[Recorded information]

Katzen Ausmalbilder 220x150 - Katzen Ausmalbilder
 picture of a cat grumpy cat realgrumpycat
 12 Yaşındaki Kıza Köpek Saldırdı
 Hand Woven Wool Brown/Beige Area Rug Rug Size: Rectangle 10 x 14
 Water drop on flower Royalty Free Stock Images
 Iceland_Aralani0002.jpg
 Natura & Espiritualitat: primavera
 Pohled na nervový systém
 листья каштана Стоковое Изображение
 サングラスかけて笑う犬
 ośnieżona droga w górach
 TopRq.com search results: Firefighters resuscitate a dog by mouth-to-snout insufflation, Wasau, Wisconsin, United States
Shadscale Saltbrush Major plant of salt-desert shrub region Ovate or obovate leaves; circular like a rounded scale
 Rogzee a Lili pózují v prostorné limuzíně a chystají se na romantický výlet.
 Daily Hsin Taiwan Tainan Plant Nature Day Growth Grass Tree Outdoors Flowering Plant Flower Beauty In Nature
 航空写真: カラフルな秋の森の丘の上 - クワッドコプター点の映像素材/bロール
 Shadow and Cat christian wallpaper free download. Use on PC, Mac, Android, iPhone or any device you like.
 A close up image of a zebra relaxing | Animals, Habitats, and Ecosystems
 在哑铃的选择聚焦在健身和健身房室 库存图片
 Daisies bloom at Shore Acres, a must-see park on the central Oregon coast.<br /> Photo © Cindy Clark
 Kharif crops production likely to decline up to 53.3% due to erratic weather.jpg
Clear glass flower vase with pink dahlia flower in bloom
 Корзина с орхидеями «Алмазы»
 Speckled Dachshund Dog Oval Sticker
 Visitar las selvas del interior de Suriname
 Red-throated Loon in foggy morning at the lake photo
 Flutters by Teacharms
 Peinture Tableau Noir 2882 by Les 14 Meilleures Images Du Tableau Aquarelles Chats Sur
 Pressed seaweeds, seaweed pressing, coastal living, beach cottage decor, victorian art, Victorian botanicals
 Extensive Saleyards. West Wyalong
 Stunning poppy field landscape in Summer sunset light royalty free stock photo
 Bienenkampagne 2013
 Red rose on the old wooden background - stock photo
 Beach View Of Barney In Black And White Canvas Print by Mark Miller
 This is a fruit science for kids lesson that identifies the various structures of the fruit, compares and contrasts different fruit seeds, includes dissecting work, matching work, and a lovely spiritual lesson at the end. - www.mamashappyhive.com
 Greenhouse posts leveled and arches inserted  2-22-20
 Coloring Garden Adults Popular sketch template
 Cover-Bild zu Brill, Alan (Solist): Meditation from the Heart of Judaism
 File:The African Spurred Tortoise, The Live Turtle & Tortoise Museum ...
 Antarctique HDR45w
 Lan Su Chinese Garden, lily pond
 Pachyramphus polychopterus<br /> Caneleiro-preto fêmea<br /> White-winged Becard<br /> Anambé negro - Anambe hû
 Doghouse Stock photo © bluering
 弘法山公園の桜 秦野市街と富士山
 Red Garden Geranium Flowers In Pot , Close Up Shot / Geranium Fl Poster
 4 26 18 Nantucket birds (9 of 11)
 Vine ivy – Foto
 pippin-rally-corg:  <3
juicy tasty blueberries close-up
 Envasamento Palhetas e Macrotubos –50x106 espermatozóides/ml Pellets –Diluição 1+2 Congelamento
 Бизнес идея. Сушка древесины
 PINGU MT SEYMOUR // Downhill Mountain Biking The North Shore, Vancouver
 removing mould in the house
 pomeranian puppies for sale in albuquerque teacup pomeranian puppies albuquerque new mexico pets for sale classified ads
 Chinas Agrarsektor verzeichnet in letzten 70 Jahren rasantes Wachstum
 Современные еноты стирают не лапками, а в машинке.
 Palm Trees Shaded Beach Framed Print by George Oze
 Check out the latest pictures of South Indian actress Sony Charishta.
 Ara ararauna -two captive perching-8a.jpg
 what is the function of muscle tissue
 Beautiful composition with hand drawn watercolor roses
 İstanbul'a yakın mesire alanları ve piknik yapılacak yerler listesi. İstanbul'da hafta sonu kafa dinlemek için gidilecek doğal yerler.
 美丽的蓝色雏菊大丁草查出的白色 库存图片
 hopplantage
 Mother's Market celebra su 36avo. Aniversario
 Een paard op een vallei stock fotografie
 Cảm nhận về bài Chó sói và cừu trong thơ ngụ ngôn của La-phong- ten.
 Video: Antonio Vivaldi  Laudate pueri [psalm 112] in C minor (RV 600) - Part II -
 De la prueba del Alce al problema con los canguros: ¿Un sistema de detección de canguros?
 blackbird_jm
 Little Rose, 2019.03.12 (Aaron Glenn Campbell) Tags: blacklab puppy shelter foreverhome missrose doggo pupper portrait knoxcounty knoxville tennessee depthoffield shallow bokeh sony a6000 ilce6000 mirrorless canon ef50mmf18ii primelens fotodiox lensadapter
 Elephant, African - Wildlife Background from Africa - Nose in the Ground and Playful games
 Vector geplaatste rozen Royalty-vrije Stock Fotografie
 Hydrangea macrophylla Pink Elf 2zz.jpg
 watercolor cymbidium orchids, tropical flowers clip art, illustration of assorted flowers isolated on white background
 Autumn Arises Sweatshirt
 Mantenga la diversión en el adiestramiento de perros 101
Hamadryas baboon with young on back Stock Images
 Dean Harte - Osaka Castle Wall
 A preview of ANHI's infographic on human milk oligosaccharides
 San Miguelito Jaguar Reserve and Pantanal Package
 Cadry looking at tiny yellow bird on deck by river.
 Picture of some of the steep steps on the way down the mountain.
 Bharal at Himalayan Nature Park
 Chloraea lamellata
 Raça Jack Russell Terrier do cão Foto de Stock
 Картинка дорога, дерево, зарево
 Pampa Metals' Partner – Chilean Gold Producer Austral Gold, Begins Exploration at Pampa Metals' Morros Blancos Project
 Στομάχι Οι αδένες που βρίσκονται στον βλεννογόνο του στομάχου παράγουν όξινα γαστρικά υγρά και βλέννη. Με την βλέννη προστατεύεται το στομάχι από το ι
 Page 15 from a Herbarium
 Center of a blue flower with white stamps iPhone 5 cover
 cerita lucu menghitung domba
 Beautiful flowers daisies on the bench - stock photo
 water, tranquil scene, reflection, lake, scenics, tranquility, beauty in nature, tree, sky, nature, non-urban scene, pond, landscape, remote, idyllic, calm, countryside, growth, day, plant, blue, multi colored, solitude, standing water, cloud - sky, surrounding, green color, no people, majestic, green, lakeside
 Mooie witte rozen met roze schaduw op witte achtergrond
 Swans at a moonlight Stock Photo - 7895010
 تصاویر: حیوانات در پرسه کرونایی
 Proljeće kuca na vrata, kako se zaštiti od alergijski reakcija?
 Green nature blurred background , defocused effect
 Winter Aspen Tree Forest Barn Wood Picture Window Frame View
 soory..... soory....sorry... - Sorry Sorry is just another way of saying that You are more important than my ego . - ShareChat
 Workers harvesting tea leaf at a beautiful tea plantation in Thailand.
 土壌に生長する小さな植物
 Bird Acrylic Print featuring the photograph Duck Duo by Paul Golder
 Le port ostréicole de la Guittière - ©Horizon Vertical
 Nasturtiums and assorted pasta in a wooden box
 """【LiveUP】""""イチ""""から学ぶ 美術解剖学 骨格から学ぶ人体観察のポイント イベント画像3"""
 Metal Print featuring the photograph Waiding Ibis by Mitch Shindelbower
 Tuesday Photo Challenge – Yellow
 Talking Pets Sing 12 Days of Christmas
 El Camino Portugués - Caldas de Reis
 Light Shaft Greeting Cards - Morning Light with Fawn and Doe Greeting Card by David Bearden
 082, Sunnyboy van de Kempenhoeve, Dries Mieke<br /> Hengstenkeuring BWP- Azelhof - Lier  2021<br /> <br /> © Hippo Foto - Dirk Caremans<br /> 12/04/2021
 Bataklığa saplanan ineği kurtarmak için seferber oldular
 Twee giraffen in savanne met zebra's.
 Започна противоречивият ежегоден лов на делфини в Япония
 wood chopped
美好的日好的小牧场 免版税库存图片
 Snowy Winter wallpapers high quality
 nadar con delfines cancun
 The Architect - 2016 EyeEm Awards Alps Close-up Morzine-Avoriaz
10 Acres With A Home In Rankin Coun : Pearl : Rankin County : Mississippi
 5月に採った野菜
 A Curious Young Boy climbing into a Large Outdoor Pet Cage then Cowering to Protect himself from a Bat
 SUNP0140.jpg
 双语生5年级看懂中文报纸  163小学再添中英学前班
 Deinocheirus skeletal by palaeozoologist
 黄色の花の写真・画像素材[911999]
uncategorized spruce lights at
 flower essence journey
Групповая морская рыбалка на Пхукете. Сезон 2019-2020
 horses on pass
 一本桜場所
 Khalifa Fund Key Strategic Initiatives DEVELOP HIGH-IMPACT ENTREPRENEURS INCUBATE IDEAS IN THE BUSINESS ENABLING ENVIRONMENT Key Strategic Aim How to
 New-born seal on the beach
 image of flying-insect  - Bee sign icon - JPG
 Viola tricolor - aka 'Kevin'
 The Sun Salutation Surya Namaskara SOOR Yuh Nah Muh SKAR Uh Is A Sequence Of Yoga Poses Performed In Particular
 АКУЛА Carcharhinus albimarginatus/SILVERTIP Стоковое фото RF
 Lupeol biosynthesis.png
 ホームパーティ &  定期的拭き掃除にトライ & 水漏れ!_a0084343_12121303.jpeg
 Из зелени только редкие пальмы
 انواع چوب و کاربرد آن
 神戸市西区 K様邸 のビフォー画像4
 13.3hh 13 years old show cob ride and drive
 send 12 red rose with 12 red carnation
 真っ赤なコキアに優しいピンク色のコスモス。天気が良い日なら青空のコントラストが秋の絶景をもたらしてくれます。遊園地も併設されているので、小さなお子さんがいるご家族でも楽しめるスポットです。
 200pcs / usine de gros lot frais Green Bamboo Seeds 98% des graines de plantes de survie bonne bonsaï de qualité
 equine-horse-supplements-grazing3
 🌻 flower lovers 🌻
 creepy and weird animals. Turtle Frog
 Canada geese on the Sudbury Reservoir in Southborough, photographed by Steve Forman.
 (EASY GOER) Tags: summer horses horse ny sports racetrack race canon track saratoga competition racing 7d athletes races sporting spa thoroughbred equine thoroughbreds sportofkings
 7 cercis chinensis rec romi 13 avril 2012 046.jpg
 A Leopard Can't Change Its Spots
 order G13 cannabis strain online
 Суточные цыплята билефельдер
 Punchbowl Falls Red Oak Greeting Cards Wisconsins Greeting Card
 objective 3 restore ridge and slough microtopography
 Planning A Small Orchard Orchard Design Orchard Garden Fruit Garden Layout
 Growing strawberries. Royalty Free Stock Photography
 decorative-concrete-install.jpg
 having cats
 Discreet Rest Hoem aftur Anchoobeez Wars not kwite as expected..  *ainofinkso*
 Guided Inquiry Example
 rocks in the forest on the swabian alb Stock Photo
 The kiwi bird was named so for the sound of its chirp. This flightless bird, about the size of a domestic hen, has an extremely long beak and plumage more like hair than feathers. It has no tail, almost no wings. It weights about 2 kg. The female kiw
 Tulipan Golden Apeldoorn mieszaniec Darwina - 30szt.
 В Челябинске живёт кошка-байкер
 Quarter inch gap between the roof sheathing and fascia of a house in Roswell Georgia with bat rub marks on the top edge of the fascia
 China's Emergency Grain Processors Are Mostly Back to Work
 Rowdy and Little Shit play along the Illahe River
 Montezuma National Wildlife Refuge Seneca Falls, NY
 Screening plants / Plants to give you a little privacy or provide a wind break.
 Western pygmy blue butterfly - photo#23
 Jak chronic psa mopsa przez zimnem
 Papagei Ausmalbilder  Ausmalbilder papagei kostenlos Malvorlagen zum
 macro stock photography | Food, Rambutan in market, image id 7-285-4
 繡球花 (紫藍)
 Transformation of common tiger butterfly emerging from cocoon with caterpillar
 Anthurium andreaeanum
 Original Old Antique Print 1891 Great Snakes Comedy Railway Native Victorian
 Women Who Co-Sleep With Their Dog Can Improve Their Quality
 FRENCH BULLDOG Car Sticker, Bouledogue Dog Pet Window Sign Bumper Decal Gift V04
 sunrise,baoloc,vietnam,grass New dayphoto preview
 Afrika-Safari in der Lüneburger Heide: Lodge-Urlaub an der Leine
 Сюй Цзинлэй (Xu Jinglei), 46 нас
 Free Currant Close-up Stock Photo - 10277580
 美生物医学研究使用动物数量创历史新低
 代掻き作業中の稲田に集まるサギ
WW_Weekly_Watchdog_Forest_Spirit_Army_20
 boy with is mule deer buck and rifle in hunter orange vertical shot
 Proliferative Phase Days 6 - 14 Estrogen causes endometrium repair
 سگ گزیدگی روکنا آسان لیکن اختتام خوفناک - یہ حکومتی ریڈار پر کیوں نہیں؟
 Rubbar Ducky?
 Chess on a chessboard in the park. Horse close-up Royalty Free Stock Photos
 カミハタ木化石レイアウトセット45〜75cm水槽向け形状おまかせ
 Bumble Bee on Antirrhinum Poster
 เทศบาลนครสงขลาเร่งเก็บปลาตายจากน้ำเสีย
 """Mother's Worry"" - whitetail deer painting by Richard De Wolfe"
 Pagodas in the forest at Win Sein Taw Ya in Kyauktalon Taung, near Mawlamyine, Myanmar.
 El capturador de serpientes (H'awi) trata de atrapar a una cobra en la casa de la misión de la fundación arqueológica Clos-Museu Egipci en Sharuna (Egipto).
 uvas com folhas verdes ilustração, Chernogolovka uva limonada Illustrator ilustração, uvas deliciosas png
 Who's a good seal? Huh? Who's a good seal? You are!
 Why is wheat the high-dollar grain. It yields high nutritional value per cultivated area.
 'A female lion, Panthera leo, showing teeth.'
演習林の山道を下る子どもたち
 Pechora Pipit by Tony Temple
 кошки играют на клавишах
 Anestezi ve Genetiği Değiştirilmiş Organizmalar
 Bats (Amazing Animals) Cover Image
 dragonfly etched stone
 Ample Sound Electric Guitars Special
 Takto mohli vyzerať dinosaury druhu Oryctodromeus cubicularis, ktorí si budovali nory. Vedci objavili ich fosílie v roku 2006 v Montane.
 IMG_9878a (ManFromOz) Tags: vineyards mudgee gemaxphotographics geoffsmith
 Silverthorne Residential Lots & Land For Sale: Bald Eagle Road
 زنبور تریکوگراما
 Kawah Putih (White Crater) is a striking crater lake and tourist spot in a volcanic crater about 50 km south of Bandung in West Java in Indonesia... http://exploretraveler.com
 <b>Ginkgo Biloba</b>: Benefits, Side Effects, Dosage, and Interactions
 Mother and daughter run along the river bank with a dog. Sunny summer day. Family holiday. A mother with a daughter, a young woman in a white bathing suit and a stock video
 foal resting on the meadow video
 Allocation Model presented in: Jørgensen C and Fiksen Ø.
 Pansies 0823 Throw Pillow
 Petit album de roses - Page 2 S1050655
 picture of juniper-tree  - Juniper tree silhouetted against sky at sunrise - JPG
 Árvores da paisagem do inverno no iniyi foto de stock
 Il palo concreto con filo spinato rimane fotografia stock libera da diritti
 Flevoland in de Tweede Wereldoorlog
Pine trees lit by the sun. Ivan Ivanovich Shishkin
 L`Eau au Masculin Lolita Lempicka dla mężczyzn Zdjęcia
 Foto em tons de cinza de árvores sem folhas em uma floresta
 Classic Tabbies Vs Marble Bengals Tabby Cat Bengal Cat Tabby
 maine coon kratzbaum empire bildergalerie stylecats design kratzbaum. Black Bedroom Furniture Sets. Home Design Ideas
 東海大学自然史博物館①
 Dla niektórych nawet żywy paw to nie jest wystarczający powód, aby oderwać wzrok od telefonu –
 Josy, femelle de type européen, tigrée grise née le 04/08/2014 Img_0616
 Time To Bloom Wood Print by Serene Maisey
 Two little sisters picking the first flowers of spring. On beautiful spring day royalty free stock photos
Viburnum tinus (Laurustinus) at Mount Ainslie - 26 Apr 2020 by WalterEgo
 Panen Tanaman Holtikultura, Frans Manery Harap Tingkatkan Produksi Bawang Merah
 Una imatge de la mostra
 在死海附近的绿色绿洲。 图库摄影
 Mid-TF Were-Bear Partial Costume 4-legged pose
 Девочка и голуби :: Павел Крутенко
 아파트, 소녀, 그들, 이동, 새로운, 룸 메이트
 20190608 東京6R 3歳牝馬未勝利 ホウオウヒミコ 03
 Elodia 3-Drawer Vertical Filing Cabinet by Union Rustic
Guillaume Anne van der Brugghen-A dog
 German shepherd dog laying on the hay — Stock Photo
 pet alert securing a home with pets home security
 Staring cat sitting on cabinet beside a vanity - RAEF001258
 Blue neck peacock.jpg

[/Recorded information]

Work to complete
Your task is to reproduce the entries exactly, starting at the first line and ending with the line containing "TopRq.com search results: Firefighters".

Expected output
Katzen Ausmalbilder 220x150 - Katzen Ausmalbilder
 picture of a cat grumpy cat realgrumpycat
 12 Yaşındaki Kıza Köpek Saldırdı
 Hand Woven Wool Brown/Beige Area Rug Rug Size: Rectangle 10 x 14
 Water drop on flower Royalty Free Stock Images
 Iceland_Aralani0002.jpg
 Natura & Espiritualitat: primavera
 Pohled na nervový systém
 листья каштана Стоковое Изображение
 サングラスかけて笑う犬
 ośnieżona droga w górach
 TopRq.com search results: Firefighters resuscitate a dog by mouth-to-snout insufflation, Wasau, Wisconsin, United States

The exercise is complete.